CpG Island Methylation, Microsatellite Instability, and BRAF Mutations and Their Clinical Application in the Treatment of Colon Cancer

The Ohio State University Comprehensive Cancer Center, A454 Starling Loving Hall, 320 West 10th Avenue, Columbus, OH 43210, USA

Received 30 January 2012; Accepted 15 April 2012

Academic Editor: Vassilios A. Georgoulias

Copyright © 2012 Christina Wu and Tanios Bekaii-Saab. This is an open access article distributed under the Creative Commons Attribution License, which permits unrestricted use, distribution, and reproduction in any medium, provided the original work is properly cited.
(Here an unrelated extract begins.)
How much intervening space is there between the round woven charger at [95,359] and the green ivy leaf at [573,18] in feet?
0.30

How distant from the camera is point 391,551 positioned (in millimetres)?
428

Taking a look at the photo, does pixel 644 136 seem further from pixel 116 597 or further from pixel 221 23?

There have been significant developments in colon cancer research over the last few years, enabling us to better characterize tumors individually and classifying them according to certain molecular or genetic features. Currently, we are able to use KRAS mutational status as a guide to therapy with anti-epidermal growth factor receptor antibodies. Other molecular features under research include BRAF mutation, microsatellite instability, and CpG island methylation. These three molecular features are often associated with tumors that have overlapping phenotypes and can be present simultaneously in the same tumor. However, they carry different prognostic and predictive qualities, making analysis of their interaction relatively complex. Much research thus far has examined the clinical relevance of microsatellite instability in helping determine prognosis and the predictive value of adjuvant 5-fluorouracil chemotherapy in stages II and III colon cancers. BRAF mutation appears to be a biomarker for poor prognosis. CpG island methylation is tightly associated with microsatellite instable tumors and BRAF mutation, but its clinical utility remains uncertain. Hereby, we examine preclinical and clinical data that supports the utilization of all three phenotypes in future research applied to clinical practice.